Visual spatial reasoning items
++++

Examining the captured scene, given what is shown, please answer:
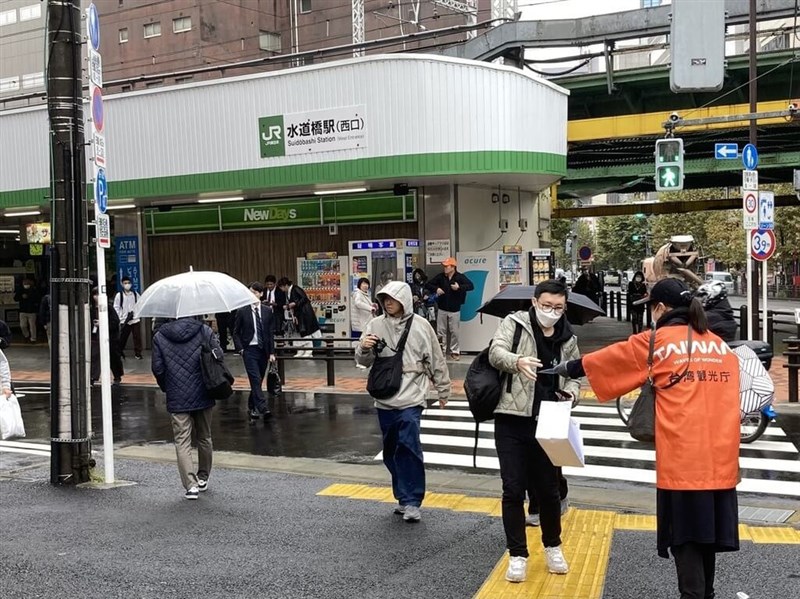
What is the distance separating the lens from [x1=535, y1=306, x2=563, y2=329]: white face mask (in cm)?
507

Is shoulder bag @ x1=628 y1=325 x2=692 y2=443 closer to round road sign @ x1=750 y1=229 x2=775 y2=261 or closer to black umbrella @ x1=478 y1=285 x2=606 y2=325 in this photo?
black umbrella @ x1=478 y1=285 x2=606 y2=325

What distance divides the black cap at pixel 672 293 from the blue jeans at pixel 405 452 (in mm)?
2375

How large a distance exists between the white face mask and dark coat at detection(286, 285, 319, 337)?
1173 cm

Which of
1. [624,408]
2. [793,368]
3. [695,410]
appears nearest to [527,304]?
[695,410]

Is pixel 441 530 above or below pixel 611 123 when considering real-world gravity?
below

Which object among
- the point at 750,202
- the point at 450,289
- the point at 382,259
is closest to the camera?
the point at 750,202

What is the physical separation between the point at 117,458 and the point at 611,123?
16.5 metres

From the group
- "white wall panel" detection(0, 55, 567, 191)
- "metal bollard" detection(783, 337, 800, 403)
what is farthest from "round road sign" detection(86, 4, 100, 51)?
"metal bollard" detection(783, 337, 800, 403)

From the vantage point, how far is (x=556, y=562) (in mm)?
5090

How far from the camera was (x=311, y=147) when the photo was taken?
16672 millimetres

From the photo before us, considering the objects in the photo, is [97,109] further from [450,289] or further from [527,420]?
[450,289]

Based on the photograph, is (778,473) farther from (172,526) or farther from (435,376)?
(172,526)

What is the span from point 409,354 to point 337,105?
36.1 ft

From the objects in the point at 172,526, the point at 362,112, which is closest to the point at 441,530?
the point at 172,526
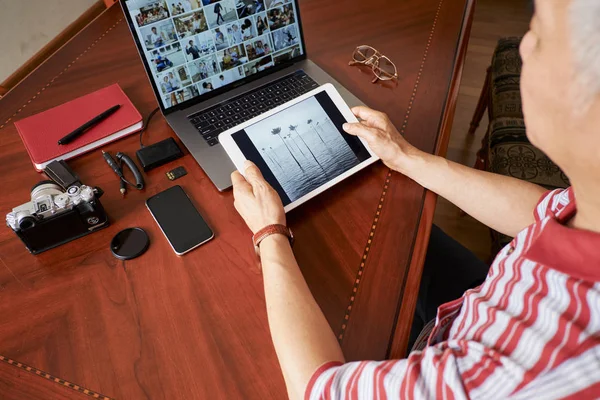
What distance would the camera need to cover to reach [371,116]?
955 millimetres

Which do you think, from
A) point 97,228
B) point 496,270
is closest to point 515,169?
point 496,270

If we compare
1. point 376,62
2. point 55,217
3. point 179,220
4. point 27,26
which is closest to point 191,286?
point 179,220

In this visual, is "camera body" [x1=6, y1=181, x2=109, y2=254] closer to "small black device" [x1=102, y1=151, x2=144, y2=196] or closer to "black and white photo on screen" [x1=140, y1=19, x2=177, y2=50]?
"small black device" [x1=102, y1=151, x2=144, y2=196]

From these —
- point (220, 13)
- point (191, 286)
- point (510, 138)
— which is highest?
point (220, 13)

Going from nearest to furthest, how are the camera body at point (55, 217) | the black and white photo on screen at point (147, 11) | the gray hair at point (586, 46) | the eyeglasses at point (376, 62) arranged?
the gray hair at point (586, 46) < the camera body at point (55, 217) < the black and white photo on screen at point (147, 11) < the eyeglasses at point (376, 62)

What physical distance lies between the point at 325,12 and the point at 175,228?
2.91ft

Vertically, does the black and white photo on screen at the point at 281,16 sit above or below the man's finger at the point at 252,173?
above

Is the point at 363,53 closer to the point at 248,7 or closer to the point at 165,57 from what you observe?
the point at 248,7

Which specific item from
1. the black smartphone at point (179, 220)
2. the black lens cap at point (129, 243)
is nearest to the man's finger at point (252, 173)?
the black smartphone at point (179, 220)

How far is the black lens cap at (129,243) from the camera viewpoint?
0.80 m

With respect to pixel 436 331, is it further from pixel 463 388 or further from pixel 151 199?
pixel 151 199

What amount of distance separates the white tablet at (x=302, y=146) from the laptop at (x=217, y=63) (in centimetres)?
9

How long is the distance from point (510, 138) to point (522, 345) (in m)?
1.06

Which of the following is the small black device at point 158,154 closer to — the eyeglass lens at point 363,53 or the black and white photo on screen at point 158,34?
the black and white photo on screen at point 158,34
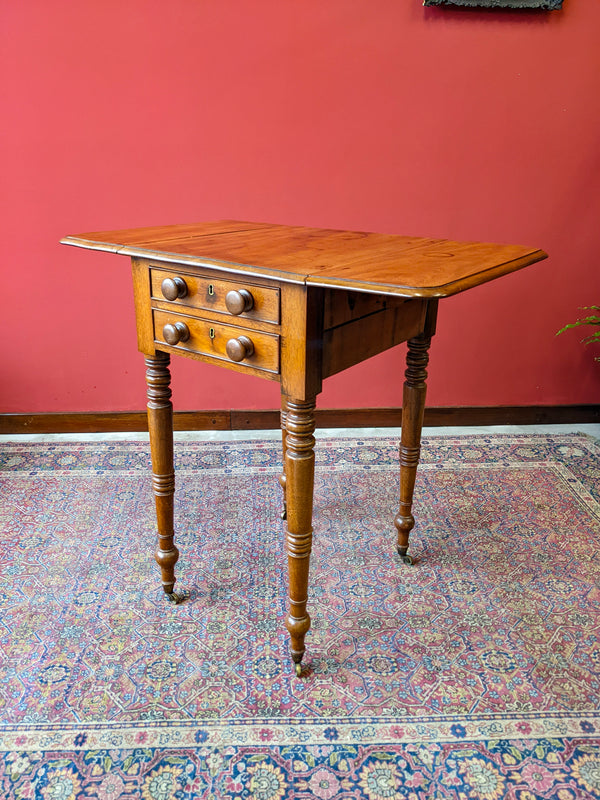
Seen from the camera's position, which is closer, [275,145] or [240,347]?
[240,347]

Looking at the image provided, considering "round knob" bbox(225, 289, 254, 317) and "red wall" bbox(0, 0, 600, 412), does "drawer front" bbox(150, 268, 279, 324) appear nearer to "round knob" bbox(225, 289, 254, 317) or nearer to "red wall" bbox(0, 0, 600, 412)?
"round knob" bbox(225, 289, 254, 317)

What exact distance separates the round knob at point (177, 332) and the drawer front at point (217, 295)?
0.06 m

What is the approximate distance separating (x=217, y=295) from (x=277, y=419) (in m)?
1.83

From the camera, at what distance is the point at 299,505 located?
1.62 meters

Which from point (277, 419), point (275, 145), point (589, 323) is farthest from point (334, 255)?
point (589, 323)

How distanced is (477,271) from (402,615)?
1183 mm

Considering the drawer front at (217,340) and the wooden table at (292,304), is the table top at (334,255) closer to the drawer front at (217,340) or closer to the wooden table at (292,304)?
the wooden table at (292,304)

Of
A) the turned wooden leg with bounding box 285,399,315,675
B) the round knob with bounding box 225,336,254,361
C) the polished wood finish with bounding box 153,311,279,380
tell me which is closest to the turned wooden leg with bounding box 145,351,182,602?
the polished wood finish with bounding box 153,311,279,380

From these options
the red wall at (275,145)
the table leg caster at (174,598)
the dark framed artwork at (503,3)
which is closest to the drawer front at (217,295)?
the table leg caster at (174,598)

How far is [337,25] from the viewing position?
281 cm

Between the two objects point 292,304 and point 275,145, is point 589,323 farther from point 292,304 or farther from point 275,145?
point 292,304

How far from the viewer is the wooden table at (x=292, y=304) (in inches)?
55.3

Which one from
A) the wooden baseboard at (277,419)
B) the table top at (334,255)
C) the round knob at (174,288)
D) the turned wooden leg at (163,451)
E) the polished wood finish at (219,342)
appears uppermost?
the table top at (334,255)

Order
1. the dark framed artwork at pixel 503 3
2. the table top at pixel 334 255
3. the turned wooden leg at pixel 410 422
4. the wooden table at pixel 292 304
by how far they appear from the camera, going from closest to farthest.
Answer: the table top at pixel 334 255
the wooden table at pixel 292 304
the turned wooden leg at pixel 410 422
the dark framed artwork at pixel 503 3
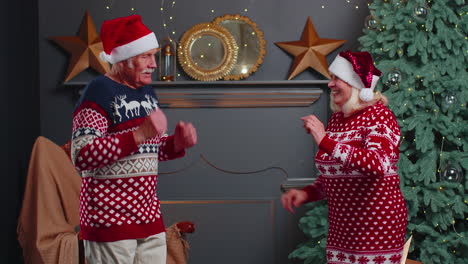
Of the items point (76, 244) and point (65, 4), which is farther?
point (65, 4)

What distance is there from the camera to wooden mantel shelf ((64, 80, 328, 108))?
3.75 meters

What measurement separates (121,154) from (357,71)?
989 millimetres

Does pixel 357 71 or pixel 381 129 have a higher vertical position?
pixel 357 71

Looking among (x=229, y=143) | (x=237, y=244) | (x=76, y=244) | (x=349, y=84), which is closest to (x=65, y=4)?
(x=229, y=143)

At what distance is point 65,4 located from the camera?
3.88 m

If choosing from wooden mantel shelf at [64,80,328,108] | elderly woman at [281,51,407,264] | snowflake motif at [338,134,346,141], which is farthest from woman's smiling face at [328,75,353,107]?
wooden mantel shelf at [64,80,328,108]

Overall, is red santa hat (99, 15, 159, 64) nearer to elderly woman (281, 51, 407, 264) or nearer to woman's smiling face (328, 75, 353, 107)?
elderly woman (281, 51, 407, 264)

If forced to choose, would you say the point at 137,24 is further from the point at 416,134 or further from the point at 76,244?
the point at 416,134

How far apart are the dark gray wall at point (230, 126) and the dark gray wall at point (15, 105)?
4 cm

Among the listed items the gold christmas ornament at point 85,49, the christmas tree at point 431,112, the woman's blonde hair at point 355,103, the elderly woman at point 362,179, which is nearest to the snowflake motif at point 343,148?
the elderly woman at point 362,179

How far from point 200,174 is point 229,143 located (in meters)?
0.28

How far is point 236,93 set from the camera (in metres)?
3.76

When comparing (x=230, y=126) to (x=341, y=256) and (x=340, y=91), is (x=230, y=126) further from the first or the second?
(x=341, y=256)

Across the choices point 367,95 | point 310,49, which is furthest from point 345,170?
point 310,49
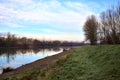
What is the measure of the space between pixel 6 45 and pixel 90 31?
5646 cm

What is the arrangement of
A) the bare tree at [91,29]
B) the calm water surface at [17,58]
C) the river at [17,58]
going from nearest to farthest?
the river at [17,58]
the calm water surface at [17,58]
the bare tree at [91,29]

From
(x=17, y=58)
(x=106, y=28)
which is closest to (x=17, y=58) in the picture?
(x=17, y=58)

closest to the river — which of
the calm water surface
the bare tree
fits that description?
the calm water surface

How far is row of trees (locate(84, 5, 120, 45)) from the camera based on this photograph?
36.2 metres

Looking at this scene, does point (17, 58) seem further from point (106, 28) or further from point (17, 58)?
point (106, 28)

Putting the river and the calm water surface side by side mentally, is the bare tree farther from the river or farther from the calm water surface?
the calm water surface

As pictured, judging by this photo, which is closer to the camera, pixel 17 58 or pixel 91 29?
pixel 17 58

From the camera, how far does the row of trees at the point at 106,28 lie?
119ft

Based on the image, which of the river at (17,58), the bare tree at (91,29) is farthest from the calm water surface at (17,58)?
the bare tree at (91,29)

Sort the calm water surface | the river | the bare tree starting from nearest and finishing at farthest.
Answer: the river
the calm water surface
the bare tree

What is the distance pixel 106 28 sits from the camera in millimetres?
44531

++++

[OBJECTIVE]
Only the lines from the one that contains "As pictured, judging" to the end of the data should be output, exactly as they appear.

[CORRECT RESPONSE]
As pictured, judging by this photo, which is closer to the camera, pixel 17 58 or pixel 91 29?
pixel 17 58

From the camera, how far does the row of trees at the point at 106,28 lie?
119ft

Based on the image, which of the river at (17,58), the bare tree at (91,29) is farthest from the calm water surface at (17,58)?
the bare tree at (91,29)

Sort the calm water surface | the river | the bare tree starting from nearest and finishing at farthest.
Answer: the river
the calm water surface
the bare tree

What is the distance pixel 106 28 sits from the camera in millimetres?
44531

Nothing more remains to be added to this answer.